> **Aim**
Reproduce the records from the line containing "How much space" through the end of the records, replacing "printed photo poster" with "framed photo poster" wherever it occurs and leaving all other text unchanged.

> **Data lines**
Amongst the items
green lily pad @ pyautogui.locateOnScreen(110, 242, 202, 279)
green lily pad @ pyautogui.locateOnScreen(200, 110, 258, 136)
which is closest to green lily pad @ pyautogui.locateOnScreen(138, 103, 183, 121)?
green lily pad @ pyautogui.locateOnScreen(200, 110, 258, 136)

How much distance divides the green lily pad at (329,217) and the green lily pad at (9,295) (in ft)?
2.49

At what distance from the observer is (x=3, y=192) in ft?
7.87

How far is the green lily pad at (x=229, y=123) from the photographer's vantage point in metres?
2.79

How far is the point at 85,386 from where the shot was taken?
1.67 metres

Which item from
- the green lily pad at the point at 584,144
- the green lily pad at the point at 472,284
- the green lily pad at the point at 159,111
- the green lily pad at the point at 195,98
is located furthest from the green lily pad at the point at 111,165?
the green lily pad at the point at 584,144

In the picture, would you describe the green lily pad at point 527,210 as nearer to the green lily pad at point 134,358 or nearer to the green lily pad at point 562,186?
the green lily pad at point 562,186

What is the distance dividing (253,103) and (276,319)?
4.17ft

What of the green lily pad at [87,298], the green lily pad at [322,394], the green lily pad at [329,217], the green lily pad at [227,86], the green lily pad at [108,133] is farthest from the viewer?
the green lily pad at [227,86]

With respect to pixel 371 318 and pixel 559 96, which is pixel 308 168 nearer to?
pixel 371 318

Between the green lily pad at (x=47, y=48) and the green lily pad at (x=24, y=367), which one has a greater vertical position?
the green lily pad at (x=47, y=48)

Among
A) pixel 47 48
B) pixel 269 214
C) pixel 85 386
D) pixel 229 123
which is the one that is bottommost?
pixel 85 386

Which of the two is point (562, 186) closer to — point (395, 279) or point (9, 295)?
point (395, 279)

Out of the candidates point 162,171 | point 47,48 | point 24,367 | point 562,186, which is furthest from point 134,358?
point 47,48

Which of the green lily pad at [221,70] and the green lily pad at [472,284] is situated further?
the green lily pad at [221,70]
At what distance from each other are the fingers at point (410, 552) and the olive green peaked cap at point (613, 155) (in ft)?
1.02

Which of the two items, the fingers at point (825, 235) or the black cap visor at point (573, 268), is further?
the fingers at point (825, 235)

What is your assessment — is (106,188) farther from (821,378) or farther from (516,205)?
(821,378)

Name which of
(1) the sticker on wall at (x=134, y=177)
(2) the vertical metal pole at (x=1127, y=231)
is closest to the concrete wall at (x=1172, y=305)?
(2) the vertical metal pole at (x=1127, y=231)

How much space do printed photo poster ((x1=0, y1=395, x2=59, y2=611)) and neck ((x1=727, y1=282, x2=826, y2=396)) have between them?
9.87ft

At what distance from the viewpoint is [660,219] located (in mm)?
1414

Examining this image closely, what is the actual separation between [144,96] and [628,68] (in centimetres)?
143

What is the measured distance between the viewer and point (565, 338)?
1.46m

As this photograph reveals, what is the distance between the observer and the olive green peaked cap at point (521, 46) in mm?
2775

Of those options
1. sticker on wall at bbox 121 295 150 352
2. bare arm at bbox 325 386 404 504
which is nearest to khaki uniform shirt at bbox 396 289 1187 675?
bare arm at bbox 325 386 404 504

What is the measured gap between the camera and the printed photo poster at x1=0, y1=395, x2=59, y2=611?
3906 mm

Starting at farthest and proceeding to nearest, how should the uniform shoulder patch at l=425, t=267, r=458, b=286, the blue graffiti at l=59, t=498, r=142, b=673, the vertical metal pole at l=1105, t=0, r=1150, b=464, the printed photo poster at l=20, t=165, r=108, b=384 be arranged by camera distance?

> **Exercise answer**
How much space do framed photo poster ((x1=0, y1=395, x2=59, y2=611)) and neck ((x1=727, y1=282, x2=826, y2=396)) have between them?
9.87ft

At what distance from the viewpoint is [660,219] located (in mm)?
1414

Examining this image closely, what is the actual separation between [144,96] and [628,68] (in centimetres)?
143

What is the measured distance between the viewer and point (565, 338)?
1.46m

As this photograph reveals, what is the distance between the observer and the olive green peaked cap at point (521, 46) in mm?
2775

Of those options
1. sticker on wall at bbox 121 295 150 352
2. bare arm at bbox 325 386 404 504
which is nearest to khaki uniform shirt at bbox 396 289 1187 675?
bare arm at bbox 325 386 404 504

What is the measured gap between the camera and the framed photo poster at x1=0, y1=395, x2=59, y2=611?
3906 mm

Starting at farthest and proceeding to nearest, how should the uniform shoulder patch at l=425, t=267, r=458, b=286, the blue graffiti at l=59, t=498, r=142, b=673, the vertical metal pole at l=1105, t=0, r=1150, b=464, the framed photo poster at l=20, t=165, r=108, b=384 be arranged by camera distance?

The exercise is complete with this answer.